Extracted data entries
■ ■ ■ ■ ■

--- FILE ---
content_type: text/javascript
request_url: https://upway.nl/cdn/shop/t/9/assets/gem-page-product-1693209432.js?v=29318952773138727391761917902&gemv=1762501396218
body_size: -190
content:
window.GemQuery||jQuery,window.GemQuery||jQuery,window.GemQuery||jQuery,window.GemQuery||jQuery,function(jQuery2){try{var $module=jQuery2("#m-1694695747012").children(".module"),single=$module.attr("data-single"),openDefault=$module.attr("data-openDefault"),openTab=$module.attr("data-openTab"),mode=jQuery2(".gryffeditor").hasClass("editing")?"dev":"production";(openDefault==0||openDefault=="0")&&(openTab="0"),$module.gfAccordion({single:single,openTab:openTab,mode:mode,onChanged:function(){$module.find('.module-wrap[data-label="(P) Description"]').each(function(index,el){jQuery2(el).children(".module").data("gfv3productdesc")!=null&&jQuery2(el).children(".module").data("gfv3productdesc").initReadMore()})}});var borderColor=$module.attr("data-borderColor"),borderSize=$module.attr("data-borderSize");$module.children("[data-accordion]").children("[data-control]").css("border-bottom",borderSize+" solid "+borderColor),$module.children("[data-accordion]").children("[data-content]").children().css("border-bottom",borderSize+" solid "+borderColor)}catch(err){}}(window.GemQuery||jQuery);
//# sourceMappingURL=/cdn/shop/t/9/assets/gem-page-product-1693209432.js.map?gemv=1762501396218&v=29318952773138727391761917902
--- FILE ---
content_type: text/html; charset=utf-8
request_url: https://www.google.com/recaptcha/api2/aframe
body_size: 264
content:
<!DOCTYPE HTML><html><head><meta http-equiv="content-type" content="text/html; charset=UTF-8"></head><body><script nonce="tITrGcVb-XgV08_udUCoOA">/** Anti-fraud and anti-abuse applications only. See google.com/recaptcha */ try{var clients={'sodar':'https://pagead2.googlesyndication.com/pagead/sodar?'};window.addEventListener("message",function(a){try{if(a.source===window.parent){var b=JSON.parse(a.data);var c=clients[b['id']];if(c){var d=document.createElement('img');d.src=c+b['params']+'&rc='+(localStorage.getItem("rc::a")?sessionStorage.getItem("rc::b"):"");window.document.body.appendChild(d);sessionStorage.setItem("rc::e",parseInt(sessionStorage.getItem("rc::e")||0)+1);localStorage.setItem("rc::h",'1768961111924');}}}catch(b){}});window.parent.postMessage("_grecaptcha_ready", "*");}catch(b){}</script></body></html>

■ ■ ■ ■ ■

== TASK BRIEF ==
Write out, exactly as given, the line containing "request_url: https://www.google.com/recaptcha/api2/aframe" and every line after it to the end of the records. Include nothing else.

== SOLUTION TO THIS EXERCISE ==
request_url: https://www.google.com/recaptcha/api2/aframe
body_size: 264
content:
<!DOCTYPE HTML><html><head><meta http-equiv="content-type" content="text/html; charset=UTF-8"></head><body><script nonce="tITrGcVb-XgV08_udUCoOA">/** Anti-fraud and anti-abuse applications only. See google.com/recaptcha */ try{var clients={'sodar':'https://pagead2.googlesyndication.com/pagead/sodar?'};window.addEventListener("message",function(a){try{if(a.source===window.parent){var b=JSON.parse(a.data);var c=clients[b['id']];if(c){var d=document.createElement('img');d.src=c+b['params']+'&rc='+(localStorage.getItem("rc::a")?sessionStorage.getItem("rc::b"):"");window.document.body.appendChild(d);sessionStorage.setItem("rc::e",parseInt(sessionStorage.getItem("rc::e")||0)+1);localStorage.setItem("rc::h",'1768961111924');}}}catch(b){}});window.parent.postMessage("_grecaptcha_ready", "*");}catch(b){}</script></body></html>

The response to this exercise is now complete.